北朝鮮は今年1月に7回ものミサイル発射実験を行った。しかし、2月に入るとピタリとミサイルの「乱れ打ち」は止まった。これは北朝鮮の最大の友好国で擁護国でもある中国の北京で冬季オリンピックが開催されたからである。

3月には冬季パラリンピックが開催されるので、3月もミサイル発射実験は行わないだろうと予想されていたが、冬季オリンピックが終わるや2月27日には、8回目となる弾道ミサイルを日本海に発射した。

北朝鮮は偵察衛星開発のための行程計画に基づいた重要な試験を行ったと発表し、偵察衛星が宇宙から撮影したとされる朝鮮半島の画像を公開した。しかし、米韓は、北朝鮮が偵察衛を地球の周回軌道に乗せ運用する技術に至っていないと分析している。

北朝鮮は、3月5日には国際社会がロシアによるウクライナ侵攻に対応している中、また、発射実験前日の3月44日には北京パラリンピックが開幕したのにもかかわらず、9回目の発射実験を行った。北朝鮮にとってパラリンピックは、「障害者問題に限らず普遍的な人権感覚が欠如しており、五輪ほどの配慮はしないだろう」と指摘されていた通りに発射実験を強行した。

北朝鮮外務省は、研究者の談話として、「ウクライナで起きている事態はロシアの安全保障上の要求を無視し、一方的に制裁や圧迫に固執してきた米国の強権と横暴が根本的な原因だ」として米国を非難し、ロシアを擁護した。

北朝鮮は3月16日に、またもや弾道ミサイル発射実験を行ったが、発射直後に空中で爆発し首都平壌に大量の「破片の雨」が降り、民間被害が発生した。しかし、北朝鮮のメディアは、ミサイル発射の成功可否については報じていない。

今回の実験失敗で、今後のミサイル発射実験に多少の歯止めがかかるのではと予測する向きもあったが、平壌市民が発射失敗を目撃し、しかも、破片の雨の被害が出た以上、急いで「成功のメッセージ」を伝える必要が出てきた。そこで、3月25日の朝鮮中央通信は、首都平壌の順安国際空港で24日、新型大陸間弾道ミサイル(ICBM)「火星17」を発射したと発表した。

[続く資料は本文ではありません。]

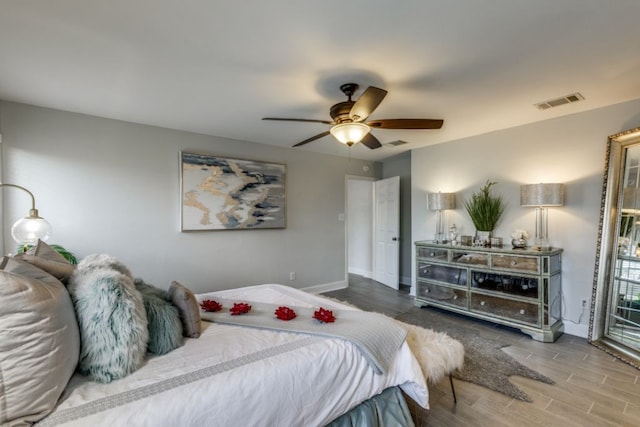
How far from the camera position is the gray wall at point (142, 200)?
302cm

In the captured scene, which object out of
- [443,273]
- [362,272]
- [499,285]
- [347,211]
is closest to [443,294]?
[443,273]

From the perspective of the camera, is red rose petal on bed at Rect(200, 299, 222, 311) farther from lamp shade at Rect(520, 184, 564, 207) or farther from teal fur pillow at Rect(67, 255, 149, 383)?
lamp shade at Rect(520, 184, 564, 207)

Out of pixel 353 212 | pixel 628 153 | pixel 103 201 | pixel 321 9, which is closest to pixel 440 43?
pixel 321 9

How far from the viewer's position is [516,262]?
3.37 metres

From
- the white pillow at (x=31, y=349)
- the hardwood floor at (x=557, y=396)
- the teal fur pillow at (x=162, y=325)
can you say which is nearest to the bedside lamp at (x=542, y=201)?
the hardwood floor at (x=557, y=396)

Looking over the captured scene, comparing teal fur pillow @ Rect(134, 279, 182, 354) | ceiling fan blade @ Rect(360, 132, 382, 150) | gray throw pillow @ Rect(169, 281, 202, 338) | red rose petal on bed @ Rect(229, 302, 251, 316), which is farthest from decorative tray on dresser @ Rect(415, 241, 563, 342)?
teal fur pillow @ Rect(134, 279, 182, 354)

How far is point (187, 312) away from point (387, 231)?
4.40m

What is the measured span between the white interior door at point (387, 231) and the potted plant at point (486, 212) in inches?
59.6

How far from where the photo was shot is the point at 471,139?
167 inches

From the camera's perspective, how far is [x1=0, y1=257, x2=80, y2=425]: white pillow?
99 cm

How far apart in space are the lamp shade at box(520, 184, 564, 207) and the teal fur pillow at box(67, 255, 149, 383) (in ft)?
12.5

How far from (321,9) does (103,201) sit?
10.3ft

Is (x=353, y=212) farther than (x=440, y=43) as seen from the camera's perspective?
Yes

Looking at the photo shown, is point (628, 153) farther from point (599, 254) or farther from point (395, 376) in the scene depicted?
point (395, 376)
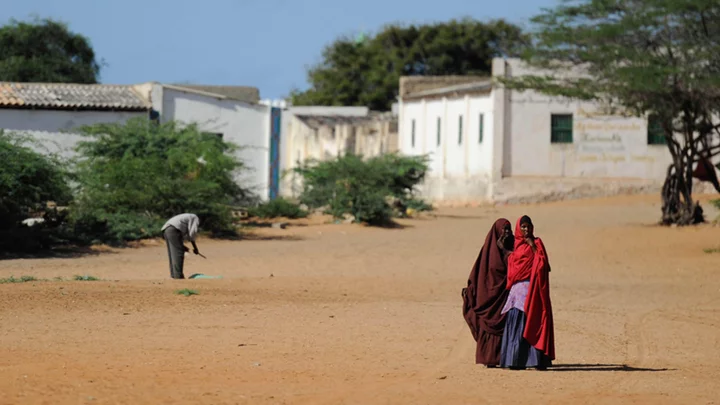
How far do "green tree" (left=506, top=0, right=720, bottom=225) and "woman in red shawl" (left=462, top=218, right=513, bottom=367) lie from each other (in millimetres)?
15078

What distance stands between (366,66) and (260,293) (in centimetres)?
5446

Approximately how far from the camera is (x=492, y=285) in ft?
37.3

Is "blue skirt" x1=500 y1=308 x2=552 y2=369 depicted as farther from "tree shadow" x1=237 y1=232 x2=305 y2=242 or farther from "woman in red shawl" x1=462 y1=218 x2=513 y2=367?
"tree shadow" x1=237 y1=232 x2=305 y2=242

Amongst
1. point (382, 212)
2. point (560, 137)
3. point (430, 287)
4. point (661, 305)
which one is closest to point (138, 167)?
point (382, 212)

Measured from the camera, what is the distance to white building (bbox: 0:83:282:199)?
3500cm

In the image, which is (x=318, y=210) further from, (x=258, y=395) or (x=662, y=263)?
(x=258, y=395)

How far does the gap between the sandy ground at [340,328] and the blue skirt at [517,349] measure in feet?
0.67

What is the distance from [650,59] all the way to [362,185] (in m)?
10.0

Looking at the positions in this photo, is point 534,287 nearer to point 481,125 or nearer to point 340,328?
point 340,328

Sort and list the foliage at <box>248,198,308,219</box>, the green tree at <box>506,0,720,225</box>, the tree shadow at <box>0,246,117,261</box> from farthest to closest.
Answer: the foliage at <box>248,198,308,219</box>, the green tree at <box>506,0,720,225</box>, the tree shadow at <box>0,246,117,261</box>

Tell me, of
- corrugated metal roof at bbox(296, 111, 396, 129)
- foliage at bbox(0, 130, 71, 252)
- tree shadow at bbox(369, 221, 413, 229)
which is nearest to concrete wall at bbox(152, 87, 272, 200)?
tree shadow at bbox(369, 221, 413, 229)

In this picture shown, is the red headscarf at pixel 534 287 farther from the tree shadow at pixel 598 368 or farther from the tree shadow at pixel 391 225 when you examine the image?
the tree shadow at pixel 391 225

この11回目となる新型の弾道ミサイルは、北海道西150キロメートルの日本の排他的経済水域(EEZ)内に落下した。飛行距離約1,100キロメートル、最高高度約6,200キロ・メートルで、過去最長となる71分間飛行した。

北朝鮮が発射したと発表した新型ICBM・火星17は、片側11輪の巨大な移動式発射台に搭載され、世界で最も全長が長いとされる。米国本土全域を収める射程に加え、複数の核弾頭を搭載することで脅威を増した。